La voisine d’en bas fait tourner la cocotte
et les vapeurs de soupe se faufilent chez moi ;
la voisine d’en bas fait chuchoter la croute,
il est sept heures du mat et les vélos s’en vont.
La voisine d’en bas, par-dessus le balcon
jette quelques tendresses au soleil engourdi.
La voisine d’en bas ne se maquille guère
que pour sortir le chien entre deux mots fléchés.
La voisine d’en bas se lève avec le jour
comme pour ne pas perdre une miette de vie.
La voisine d’en bas fait tourner la cocotte
des visages perdus et des saveurs anciennes
et ses sourires alors se faufilent chez moi.
La voisine a monté le son de la télé,
c’est l’heure du feuilleton, les vélos sont partis,
et déjà alignés dans des abris d’usine,
guidon contre guidon dans l’odeur du cambouis
ils discutent limaille et puis de l’eau de pluie.
La voisine d’en bas a éteint la télé
et sa cocotte largue la vapeur à plein gaz
sur mes draps assoupis en travers du balcon,
mes souvenirs perdus et mes chansons passées.
La voisine d’en bas sourit à petits pas
lorsqu’elle pousse bon an mal an ses charentaises ;
la voisine d’en bas pousse ses habitudes
d’une heure à l’autre toujours dans le même sens
et chiffonne la poussière depuis mille ans.
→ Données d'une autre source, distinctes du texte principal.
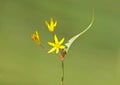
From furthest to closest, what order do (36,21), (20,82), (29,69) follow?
(36,21) → (29,69) → (20,82)

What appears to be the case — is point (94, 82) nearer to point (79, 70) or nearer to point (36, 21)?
point (79, 70)

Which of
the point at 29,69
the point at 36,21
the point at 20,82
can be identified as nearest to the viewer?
the point at 20,82

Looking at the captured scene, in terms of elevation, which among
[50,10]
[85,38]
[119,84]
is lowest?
[119,84]

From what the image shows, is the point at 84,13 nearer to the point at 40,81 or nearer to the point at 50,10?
the point at 50,10

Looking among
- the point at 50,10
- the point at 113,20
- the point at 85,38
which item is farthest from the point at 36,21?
the point at 113,20

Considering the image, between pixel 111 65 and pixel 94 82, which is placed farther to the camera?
pixel 111 65

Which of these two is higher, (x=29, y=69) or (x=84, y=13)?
(x=84, y=13)
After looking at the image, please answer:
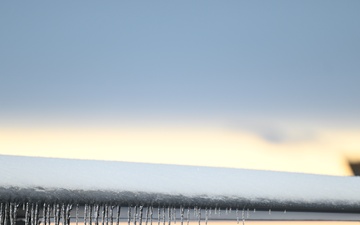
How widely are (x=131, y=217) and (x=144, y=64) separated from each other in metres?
1.07

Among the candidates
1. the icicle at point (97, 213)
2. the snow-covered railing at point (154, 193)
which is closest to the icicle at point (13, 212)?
the snow-covered railing at point (154, 193)

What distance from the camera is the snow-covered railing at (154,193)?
0.66m

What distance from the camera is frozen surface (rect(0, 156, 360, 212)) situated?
0.65m

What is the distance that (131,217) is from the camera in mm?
778

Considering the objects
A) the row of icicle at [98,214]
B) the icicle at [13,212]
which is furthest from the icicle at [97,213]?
the icicle at [13,212]

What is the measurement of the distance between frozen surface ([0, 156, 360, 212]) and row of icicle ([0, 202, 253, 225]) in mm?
20

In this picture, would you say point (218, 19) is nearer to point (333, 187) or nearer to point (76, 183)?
point (333, 187)

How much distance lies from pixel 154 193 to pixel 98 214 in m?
0.08

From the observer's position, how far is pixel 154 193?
723 mm

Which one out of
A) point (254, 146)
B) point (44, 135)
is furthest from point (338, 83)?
point (44, 135)

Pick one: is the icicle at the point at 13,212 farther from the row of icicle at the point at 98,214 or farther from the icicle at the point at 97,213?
the icicle at the point at 97,213

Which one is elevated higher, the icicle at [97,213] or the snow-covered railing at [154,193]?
the snow-covered railing at [154,193]

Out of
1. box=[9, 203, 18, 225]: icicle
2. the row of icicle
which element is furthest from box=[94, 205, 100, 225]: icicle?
box=[9, 203, 18, 225]: icicle

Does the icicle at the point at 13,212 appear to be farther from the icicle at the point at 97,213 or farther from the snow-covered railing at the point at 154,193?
the icicle at the point at 97,213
Puis le reste du temps, entre ses chats, ses vases,
posée sur les coussins de son fauteuil pliant,
la voisine d’en bas, le nez dans le menton,
quitte un brin les nuages et pique un roupillon.
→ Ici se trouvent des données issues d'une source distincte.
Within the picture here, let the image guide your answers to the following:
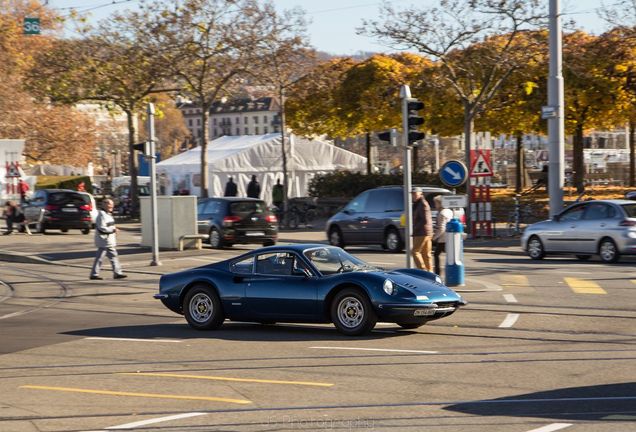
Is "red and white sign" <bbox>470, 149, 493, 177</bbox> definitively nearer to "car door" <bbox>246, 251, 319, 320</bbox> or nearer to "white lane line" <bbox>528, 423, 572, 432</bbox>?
"car door" <bbox>246, 251, 319, 320</bbox>

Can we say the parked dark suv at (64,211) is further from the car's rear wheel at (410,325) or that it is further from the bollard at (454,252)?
the car's rear wheel at (410,325)

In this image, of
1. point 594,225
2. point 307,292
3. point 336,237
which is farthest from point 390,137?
point 336,237

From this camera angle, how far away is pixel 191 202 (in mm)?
31141

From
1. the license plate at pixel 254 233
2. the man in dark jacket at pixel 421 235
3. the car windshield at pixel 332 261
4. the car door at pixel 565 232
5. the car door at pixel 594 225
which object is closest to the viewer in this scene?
the car windshield at pixel 332 261

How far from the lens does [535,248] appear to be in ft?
92.8

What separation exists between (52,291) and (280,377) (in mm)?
12447

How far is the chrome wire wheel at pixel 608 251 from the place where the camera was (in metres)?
26.3

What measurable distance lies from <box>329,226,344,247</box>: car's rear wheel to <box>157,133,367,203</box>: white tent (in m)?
21.2

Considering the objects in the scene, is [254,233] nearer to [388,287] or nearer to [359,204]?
[359,204]

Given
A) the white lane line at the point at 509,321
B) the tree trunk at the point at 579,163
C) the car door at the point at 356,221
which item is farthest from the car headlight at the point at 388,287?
the tree trunk at the point at 579,163

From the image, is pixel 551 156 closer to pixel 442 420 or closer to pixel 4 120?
pixel 442 420

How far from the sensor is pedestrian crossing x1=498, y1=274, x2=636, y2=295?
1999 centimetres

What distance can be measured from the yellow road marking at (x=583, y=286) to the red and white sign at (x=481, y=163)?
902 centimetres

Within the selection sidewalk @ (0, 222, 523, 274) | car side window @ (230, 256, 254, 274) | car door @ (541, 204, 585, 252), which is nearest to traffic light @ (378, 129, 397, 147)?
car side window @ (230, 256, 254, 274)
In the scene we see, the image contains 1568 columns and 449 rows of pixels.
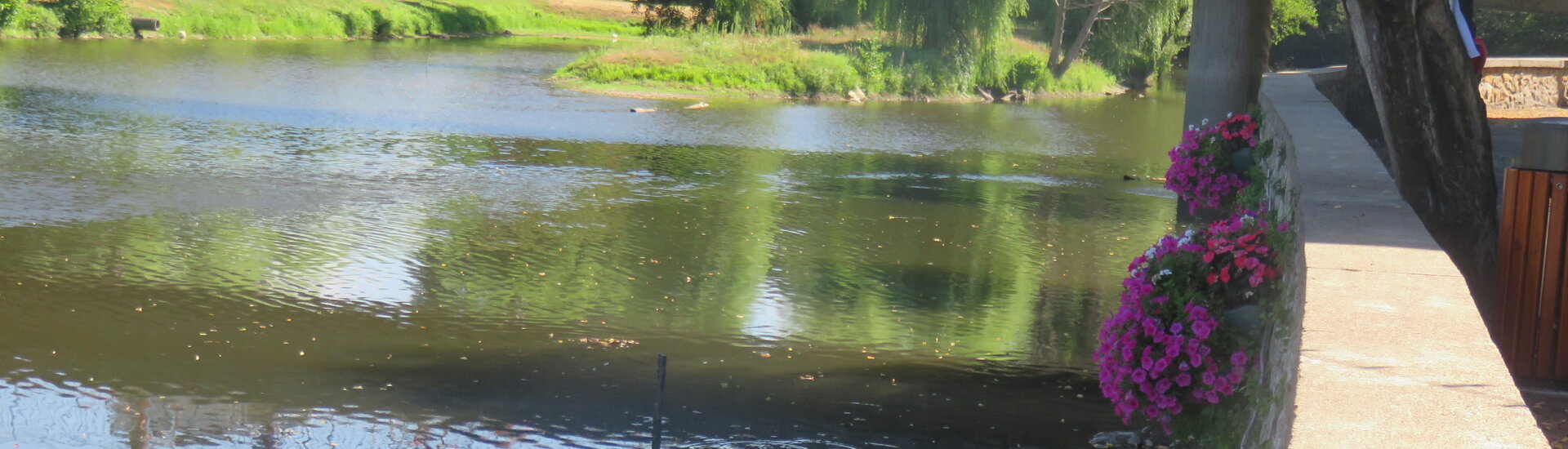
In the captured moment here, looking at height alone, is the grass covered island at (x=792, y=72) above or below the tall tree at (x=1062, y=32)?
below

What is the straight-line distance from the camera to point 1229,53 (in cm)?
1270

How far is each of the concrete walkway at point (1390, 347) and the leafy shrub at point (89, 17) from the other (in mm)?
41150

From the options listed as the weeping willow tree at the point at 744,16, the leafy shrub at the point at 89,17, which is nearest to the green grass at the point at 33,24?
the leafy shrub at the point at 89,17

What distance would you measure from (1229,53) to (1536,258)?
24.7 feet

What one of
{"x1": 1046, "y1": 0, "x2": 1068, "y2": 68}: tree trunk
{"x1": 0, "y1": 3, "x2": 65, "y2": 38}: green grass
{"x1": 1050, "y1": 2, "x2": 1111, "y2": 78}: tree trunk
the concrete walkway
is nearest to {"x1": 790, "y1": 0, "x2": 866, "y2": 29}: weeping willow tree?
{"x1": 0, "y1": 3, "x2": 65, "y2": 38}: green grass

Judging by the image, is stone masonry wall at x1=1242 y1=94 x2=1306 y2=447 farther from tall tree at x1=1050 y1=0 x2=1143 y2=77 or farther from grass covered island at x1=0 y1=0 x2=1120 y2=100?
tall tree at x1=1050 y1=0 x2=1143 y2=77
Mais jamais la voisine d’en bas ne manque l’heure
du timbre rigolard des vélos qui reviennent
et quand on ferme à clé le dernier dans son box,
quelques parfums de soupe se faufilent chez moi.
La voisine d’en bas est alors à l’ouvrage
son pot-au-feu vient comme une bénédiction ;
puis j’entends son assiette cliqueter dans l’évier
et ses volets couiner dans un recoin de mur.
Puis je n’entends plus rien ; pour tous les temps sont durs.